Renqueó delante de mí hasta la puerta trasera. La inscripción que había hecho mi padre en la puerta, aunque estaba descolorida, aún era visible: «Muchos son los caminos que llevan a Dios, pero qué afortunados somos de que sólo uno nos lleve más allá».

Cuando volví a leer esas palabras, pensé que significaban que no tendríamos que volver a nacer en este mundo, aunque quizá no fue eso lo que mi padre quiso expresar.

La puerta de Vaasuki aún estaba pintada de un azul intenso, con una flor de hibisco de color rosa y blanca en el centro. Cuando llamé, abrió la puerta él mismo y levantó una ceja para expresar su sorpresa. Se había dejado crecer el pelo y las canas blancas le llegaban hasta los hombros desnudos.

– ¿Te acuerdas de mí? -pregunté.

– Sí, y te advertí que no volvieras a Goa -respondió enfadado.
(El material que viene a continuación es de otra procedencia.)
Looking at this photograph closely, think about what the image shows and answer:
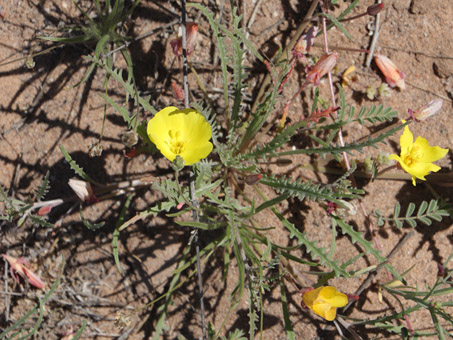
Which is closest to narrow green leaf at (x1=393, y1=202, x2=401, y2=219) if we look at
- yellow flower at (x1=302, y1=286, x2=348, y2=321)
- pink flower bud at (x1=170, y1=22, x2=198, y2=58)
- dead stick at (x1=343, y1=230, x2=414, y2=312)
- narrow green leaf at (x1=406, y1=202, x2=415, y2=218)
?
narrow green leaf at (x1=406, y1=202, x2=415, y2=218)

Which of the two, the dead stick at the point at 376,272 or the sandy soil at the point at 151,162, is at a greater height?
the sandy soil at the point at 151,162

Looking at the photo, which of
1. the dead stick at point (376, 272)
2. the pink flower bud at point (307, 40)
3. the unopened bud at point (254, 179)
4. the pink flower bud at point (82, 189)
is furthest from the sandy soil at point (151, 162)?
the unopened bud at point (254, 179)

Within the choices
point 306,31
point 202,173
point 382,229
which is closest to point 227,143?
point 202,173

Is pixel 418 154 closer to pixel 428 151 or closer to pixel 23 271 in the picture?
pixel 428 151

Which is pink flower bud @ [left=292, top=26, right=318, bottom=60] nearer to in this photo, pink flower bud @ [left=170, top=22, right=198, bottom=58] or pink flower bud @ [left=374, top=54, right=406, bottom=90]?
pink flower bud @ [left=374, top=54, right=406, bottom=90]

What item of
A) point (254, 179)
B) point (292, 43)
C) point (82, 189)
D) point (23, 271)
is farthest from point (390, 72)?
point (23, 271)

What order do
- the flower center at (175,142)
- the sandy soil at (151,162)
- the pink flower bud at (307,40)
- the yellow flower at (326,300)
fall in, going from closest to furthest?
1. the yellow flower at (326,300)
2. the flower center at (175,142)
3. the pink flower bud at (307,40)
4. the sandy soil at (151,162)

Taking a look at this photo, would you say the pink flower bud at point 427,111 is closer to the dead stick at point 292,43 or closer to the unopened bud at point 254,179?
the dead stick at point 292,43
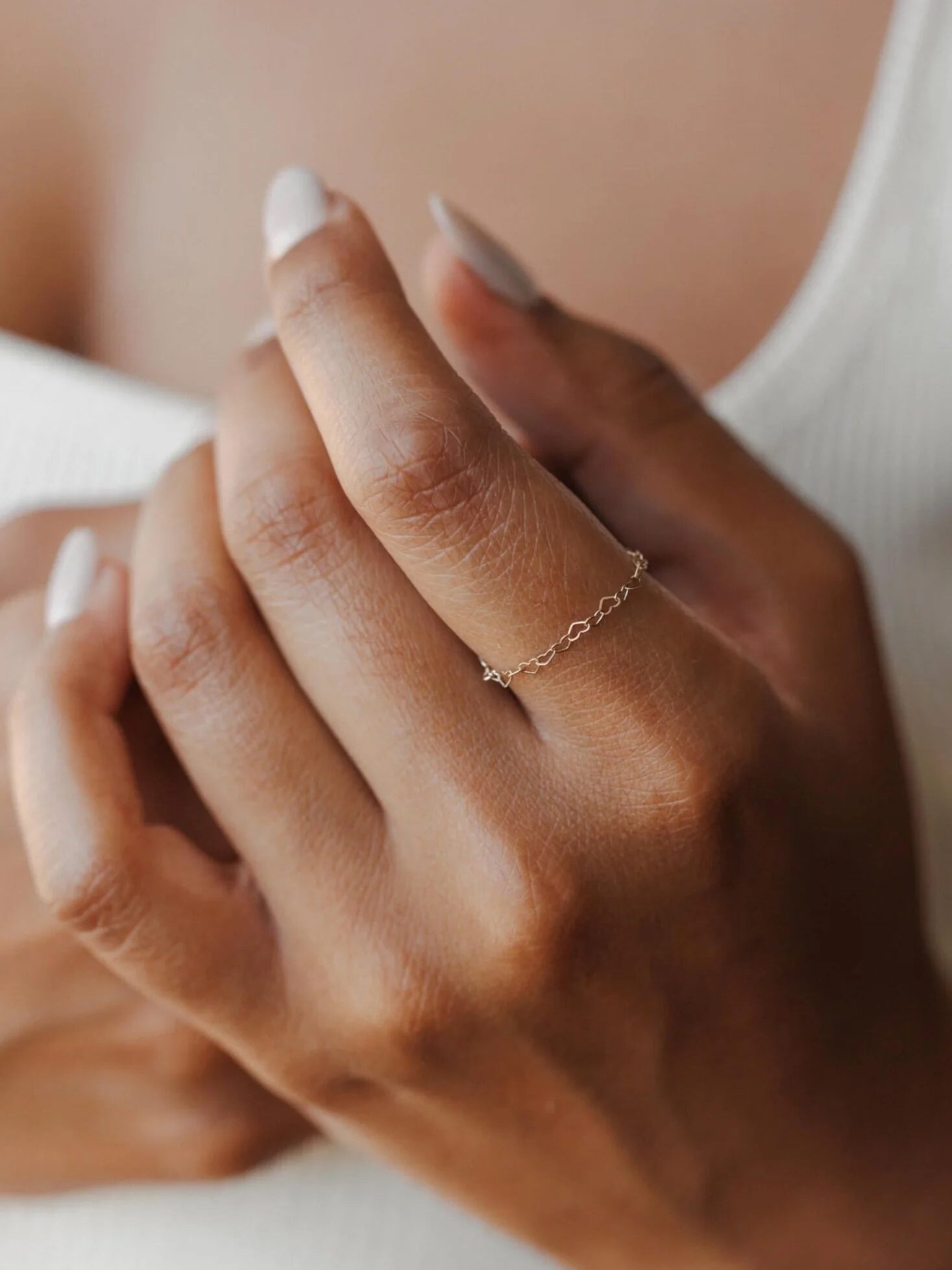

– Lo siento. No pude evitarlo. Y ahora necesito algo para proteger mi vida por si sucede lo peor.

– ¿Crees que es eso lo que sucederá?

– Sí.

Era la primera vez que admitía que no viviría mucho más. Entonces me di cuenta de algo que debería haber visto antes: que era bueno que Tejal me hubiera rechazado, ya que me había liberado para que hiciera lo que debía. Quizás ella incluso lo entendía de algún modo.

– Entra, pues -dijo Vaasuki, esta vez con voz más amable.

Me cogió por el brazo y me llevó a su jardín de invierno. Las palmeras, cuyas hojas parecían plumas, formaban arcos por encima de su cabeza cuando se arrodilló delante de la estatua de Shiva y se puso a rezar. Probablemente pensaba en la necesidad de ayudar a otro hombre a quitarse la vida. Quizá les pedía a los dioses que le perdonaran. O a mí.

Al finalizar sus súplicas me pidió que me sentara con él y le contara lo que me había ocurrido. Hablamos durante dos horas, y me hizo preguntas ansiosas, como si yo pudiera ofrecerle el armamento necesario para ganar una guerra. Hablamos detenidamente sobre mis captores, incluso sobre sus nombres, y un poco después me di cuenta de que estaba catalogando cuidadosamente todo lo que pudiera contarle sobre el funcionamiento de la Inquisición en Goa y la prisión Galé de Lisboa. Cuando acabé, me bendijo y yo le pregunté por qué necesitaba saber tanto.